UK

Barrister Suspended From Practice for Non-Disclosure (Should he have been Jailed?)

London: A leading criminal silk whose ‘lamentable’ failure to disclose key evidence led to a conviction for perverting the course of justice being overturned has been suspended for a year. Timothy Raggatt QC ‘decided together with others in the prosecution team and/or advised the Crown Prosecution Service not to disclose’ the existence of surveillance material which undermined a key prosecution witness, the Bar Tribunals & Adjudication Service (BTAS) found.

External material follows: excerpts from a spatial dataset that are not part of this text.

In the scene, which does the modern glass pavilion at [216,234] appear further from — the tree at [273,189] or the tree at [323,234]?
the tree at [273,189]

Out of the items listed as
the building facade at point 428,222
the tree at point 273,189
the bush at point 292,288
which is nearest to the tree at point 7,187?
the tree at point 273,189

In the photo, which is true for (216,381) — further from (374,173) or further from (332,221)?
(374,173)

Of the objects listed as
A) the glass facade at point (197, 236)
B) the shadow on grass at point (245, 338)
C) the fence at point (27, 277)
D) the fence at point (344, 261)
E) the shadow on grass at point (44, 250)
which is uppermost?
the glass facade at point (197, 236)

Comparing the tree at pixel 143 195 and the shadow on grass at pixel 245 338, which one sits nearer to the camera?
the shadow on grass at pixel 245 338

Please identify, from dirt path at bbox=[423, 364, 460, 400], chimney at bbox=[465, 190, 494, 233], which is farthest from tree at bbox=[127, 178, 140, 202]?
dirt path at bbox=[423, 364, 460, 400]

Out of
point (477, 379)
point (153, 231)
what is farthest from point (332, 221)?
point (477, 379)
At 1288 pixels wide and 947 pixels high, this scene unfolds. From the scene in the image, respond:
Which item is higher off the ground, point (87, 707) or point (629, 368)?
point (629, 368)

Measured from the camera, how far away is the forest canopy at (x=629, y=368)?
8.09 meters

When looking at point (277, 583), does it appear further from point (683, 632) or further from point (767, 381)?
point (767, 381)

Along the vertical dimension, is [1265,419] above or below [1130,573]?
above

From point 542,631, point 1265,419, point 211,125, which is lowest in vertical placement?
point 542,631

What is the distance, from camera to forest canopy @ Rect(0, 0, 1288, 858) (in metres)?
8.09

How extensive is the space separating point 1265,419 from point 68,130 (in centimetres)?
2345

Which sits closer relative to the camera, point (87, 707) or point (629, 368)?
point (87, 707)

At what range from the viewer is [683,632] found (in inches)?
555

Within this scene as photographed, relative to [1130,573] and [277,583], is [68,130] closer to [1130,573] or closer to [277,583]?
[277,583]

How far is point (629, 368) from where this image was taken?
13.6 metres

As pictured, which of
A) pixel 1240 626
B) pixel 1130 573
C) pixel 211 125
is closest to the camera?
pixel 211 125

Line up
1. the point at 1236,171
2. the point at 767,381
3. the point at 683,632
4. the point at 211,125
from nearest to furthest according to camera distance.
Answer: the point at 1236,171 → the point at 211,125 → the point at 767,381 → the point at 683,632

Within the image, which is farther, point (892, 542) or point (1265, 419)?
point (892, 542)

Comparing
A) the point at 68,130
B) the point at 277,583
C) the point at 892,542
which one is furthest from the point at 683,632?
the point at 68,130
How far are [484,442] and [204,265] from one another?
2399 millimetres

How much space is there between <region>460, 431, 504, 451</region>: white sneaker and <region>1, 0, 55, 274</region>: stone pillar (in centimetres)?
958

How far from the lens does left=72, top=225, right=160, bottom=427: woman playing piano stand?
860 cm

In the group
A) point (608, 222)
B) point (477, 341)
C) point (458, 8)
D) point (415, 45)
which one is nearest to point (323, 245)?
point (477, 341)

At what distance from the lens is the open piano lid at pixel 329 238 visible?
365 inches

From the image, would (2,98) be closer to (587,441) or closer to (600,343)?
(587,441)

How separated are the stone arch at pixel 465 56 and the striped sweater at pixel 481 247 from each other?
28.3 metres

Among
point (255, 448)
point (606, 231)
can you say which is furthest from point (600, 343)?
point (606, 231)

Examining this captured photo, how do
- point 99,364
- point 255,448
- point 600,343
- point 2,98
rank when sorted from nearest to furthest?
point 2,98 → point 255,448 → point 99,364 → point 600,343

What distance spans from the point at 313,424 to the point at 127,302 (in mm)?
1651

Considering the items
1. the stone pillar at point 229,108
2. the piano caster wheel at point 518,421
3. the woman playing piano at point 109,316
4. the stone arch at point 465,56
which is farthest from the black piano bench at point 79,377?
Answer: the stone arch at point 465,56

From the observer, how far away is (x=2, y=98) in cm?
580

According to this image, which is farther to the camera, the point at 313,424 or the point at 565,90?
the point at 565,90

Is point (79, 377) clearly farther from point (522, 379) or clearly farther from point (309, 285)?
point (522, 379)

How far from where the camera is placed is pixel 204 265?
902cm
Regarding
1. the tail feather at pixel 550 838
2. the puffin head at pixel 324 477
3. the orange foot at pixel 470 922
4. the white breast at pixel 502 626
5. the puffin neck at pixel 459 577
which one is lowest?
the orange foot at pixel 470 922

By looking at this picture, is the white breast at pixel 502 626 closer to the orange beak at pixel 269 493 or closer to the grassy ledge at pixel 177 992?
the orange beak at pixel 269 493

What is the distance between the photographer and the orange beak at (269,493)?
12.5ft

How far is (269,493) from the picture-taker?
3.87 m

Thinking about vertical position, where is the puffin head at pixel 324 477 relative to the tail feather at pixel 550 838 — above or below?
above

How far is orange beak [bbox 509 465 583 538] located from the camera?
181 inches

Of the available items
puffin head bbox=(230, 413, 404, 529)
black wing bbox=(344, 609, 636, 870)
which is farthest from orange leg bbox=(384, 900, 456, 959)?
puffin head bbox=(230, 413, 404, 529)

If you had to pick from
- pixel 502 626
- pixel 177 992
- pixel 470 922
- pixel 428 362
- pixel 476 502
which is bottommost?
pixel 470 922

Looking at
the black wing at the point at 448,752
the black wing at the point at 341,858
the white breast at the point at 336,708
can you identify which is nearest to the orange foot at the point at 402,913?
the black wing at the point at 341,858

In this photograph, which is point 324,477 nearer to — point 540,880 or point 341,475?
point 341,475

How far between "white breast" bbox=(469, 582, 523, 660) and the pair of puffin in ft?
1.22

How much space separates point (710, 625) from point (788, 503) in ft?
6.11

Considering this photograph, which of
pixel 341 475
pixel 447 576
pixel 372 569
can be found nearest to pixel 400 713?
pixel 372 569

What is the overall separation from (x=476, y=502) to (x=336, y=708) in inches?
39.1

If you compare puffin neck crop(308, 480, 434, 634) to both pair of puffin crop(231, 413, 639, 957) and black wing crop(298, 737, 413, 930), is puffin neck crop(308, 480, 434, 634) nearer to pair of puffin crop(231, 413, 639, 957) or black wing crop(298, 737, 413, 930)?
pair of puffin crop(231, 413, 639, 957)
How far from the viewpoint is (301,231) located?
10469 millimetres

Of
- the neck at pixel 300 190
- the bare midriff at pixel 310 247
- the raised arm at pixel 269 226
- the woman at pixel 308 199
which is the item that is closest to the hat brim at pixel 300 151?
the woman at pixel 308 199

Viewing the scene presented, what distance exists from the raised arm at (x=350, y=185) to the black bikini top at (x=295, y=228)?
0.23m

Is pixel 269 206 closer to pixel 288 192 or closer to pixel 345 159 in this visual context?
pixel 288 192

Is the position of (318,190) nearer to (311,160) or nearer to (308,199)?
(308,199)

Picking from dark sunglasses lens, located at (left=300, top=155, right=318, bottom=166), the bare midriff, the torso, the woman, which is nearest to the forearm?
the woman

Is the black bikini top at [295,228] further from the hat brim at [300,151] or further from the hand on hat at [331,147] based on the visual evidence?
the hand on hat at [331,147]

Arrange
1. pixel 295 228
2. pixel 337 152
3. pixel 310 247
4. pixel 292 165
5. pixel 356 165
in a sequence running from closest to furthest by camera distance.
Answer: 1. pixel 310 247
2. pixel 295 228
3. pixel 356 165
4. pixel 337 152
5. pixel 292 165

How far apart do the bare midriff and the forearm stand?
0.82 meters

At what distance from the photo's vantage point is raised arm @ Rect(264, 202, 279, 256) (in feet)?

The barrister, formerly head of chambers at 4 King’s Bench Walk, was leading prosecution counsel in the trial of five men for the murder of 24-year-old Clinton Bailey in Coventry in 2005. The five were found guilty and jailed for a total of 146 years while a sixth man, Conrad Jones, was later convicted for allegedly threatening key witness Maria Vervoort. Jones was said to have threatened Vervoort near Nottingham station in June 2006, shortly before the murder trial began, and was jailed in 2007 for 12 years.
However, his conviction was overturned in 2014 after surveillance material showing that Jones was in Coventry around the time Vervoort said he threatened her in Nottingham, undermined Vervoort’s credibility. Raggatt had been aware of the material in late 2006. The Court of Appeal said there had been ‘a lamentable failure of the prosecutor’s obligations’ to disclose the surveillance material.

Raggatt, called to the bar in 1972, has this week been suspended for 12 months and ordered to pay the Bar Standards Board’s costs in the sum of £18,600. He ‘knew, or ought to have known, that the prosecution had in its possession such material which supported [Jones’] alibi evidence and which undermined the evidence of one of its leading prosecution witnesses’, BTAS found. ‘It was this failure that meant the conviction was unsafe and overturned on appeal.’ The tribunal found that Raggatt had ‘engaged in conduct prejudicial to the interests of justice and had failed to assist the court in the administration of justice.’

Jones was reportedly paid more than £100,000 by the CPS to settle a civil claim over his imprisonment while two of the men jailed for Bailey’s murder had their convictions quashed by the Court of Appeal in 2016. The disciplinary findings against Raggatt are unrelated to the two men’s cases.

A BSB spokesperson said: ‘This case serves as a reminder to all practitioners about the need to meet their duties relating to disclosure. In the circumstances of this case, the tribunal found that Mr Raggatt’s conduct had been prejudicial to the interests of justice and had failed to assist the court.’